Crises encurraladas como a brasileira de hoje nos fazem
voltar ao homem primitivo; aos filhos de Deus, homens profundos e raríssimos,
aos alquimistas, aos escribas que produziram literatura admirada pelos
contemporâneos. Passear com rapidez - num artigo é impossível ver a história
"in extenso".
De Rousseau, de Hobbes, "per saltum" chegamos a
Locke, em cujo imaginário de concretude germinou a admirável fórmula dos
"três poderes". O aprofundamento da arquitetura política coube ao
Barão de Montesquieu. Três poderes independentes e harmônicos entre si. Um
respeita e controla os demais. Assim, não haveria excessos. "Cheks and
balances" foi a cunha anglo -saxã.
O número três voltou à essência do mundo. Ímpar, um
número masculino. Os pares são femininos. Três reis magos, trindade, tríade
entre os pagãos, tríplice aliança, três elementos da dialética de Hegel (tese,
antítese e síntese), e assim por diante.
Nossa dramática crise escancara que o três é um mantra de
pedra superado. Falta um, o quarto, a quaternidade da alquimia, no ajuste entre
a governança e o povo.
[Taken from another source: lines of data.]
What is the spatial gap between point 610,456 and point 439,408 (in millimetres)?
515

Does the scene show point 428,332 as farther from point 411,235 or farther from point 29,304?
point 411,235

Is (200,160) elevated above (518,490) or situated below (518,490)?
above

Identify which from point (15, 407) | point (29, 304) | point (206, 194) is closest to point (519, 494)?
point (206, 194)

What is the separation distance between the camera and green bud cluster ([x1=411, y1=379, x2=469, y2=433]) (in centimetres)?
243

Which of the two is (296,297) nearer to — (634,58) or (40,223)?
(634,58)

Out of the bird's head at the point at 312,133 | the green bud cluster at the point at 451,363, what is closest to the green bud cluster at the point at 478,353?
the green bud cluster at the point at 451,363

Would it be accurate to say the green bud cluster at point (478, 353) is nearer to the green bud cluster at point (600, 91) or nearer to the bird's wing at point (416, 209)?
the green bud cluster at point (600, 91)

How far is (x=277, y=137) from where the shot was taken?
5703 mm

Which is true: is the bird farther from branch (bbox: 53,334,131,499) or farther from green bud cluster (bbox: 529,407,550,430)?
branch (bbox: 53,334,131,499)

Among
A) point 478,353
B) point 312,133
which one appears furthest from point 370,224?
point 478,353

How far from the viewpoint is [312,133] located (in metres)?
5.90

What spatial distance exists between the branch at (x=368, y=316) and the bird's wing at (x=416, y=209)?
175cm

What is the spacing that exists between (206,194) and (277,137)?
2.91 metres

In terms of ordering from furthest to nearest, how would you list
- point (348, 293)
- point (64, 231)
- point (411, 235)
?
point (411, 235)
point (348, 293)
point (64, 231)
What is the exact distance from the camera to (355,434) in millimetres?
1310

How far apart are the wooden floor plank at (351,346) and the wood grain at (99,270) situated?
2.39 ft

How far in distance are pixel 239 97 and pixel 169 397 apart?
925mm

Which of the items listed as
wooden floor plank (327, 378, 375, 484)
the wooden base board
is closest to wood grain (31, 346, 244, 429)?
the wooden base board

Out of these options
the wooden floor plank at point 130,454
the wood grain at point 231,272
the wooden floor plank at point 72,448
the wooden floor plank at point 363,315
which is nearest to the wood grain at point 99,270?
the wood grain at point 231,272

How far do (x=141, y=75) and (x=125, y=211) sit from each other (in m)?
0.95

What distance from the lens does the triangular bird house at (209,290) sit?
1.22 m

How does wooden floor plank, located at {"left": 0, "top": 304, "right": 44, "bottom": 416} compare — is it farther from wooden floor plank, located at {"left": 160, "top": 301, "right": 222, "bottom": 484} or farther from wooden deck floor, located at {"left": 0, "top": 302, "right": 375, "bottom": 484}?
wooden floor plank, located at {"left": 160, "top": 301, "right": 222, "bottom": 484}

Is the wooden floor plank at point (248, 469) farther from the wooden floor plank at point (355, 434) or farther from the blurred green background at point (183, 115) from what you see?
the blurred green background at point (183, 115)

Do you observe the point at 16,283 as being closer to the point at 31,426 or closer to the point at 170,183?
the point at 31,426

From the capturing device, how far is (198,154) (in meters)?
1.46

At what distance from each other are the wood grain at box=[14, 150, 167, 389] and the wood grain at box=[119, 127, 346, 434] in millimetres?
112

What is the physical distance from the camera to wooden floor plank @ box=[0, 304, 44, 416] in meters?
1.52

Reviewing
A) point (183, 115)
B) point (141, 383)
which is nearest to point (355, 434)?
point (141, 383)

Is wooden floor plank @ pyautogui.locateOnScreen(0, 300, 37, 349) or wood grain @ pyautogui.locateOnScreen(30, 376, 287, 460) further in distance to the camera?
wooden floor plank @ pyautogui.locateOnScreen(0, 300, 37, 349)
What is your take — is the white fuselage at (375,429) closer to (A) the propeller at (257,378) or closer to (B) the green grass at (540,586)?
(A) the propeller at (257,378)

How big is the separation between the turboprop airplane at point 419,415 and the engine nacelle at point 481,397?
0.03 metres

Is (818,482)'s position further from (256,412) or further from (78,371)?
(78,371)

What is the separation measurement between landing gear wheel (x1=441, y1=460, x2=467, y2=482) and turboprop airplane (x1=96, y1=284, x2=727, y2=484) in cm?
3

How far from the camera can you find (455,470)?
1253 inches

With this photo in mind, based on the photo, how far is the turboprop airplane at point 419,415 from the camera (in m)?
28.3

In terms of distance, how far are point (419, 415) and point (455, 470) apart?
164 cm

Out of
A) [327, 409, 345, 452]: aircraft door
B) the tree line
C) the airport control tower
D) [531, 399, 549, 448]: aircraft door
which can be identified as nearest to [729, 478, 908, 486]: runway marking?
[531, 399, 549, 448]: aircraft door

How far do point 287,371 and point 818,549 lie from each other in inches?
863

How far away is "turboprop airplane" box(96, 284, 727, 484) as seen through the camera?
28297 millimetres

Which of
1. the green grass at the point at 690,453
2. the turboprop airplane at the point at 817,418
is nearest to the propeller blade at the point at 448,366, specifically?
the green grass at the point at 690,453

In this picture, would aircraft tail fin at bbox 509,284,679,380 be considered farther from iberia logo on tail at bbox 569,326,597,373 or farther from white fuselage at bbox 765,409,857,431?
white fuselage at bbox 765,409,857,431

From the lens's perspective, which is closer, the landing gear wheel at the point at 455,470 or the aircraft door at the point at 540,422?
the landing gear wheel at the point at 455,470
Ocorre que o três sempre reluziu, ao passo em que a
quaternidade foi encoberta e vaga, como consta do axioma de "Maria
Prophetissa", lembrada por Jung, que merece ligeira transcrição,
"expressis litteris": "Os raros casos por mim observados que
produziam o número três eram caracterizados por uma deficiência sistemática no
campo da consciência, ou seja, pela inconsciência da "função
inferior" (...) O número quatro representa o mínimo dos determinantes de
um juízo de totalidade" ("Psicologia e Alquimia", Vozes, 6a.
ed., p. 37).
Só não vê quem não quer a "deficiência
sistemática" na política caótica do Brasil. O Legislativo sob insuportável
suspeição. O Executivo ainda inconfiável. E o Judiciário, por meio do STF,
lançando lenhas na fogueira. Não há solução, não nos enganemos. A esperança é
depositada imaginariamente nas próximas eleições. A primeva alquimia era mais
realista.
O fato é que não se concretiza a "função
inferior". Essa "função" é o povo, já que impossível a
democracia direta, presente tão somente em pequenos cantões suíços. O povo está
"encoberto e vago". Rigorosamente cindido entre opostos, "contra
naturam". Névoas ideológicas amputam o "homem total". Nada nos
garante, nesta quadra, que "les extrêmes se touchent" (os extremos se
atraem). Só visionários ainda crem que, no embate dialético, o Brasil tenha a
síntese.
Vivemos em pleno caos. Nesse labirinto, contudo, não há
só cegos desesperados.
O quarto poder, a "função inferior", o povo
desbussolado, pode perfeitamente ser protagonista histórico. Basta a
institucionalização do Poder Popular, completando-se a quaternidade da
harmonia. Sem restrições. Desde os obreiros até os catedráticos. Em sistema de
revezamento, por indicações dos estados federados, obedientes às inscrições.
Para oferecer ideias e proposituras num período adequado. Para fiscalizar,
inclusive o fiscal (legislativo). Com a participação de indicados, em proporção
não subordinante, dos demais Poderes. Suas resoluções não seriam absolutamente
soberanas. A democracia se corromperia em demagogia (Platão). Tomadas por
maioria, passariam pelas demais instituições republicanas, que somente poderiam
recusá-las por unanimidade ou maioria. Evidentemente, as insinuações retro são
aventureiras e tresloucadas para cientistas políticos e jurisconsultos.
Encontrem, pois, soluções para um povo desencantado,
minorias violentas, governos sem credibilidade, e a maioria da "classe
política" cujo destino são os presídios, ao rigor da lei. Um clima de 1789
e as guilhotinas. Envolver o povo, institucionalmente, trará a
legitimidade que falta. Uma verdadeira democracia para os brasileiros, ao lado
do desenvolvimento, da criação de empregos e da liberdade criativa, antípoda do
autoritarismo estatal.
Amadeu Roberto
Garrido de Paula - advogado e membro da Academia
Latino-Americana de Ciências Humanas.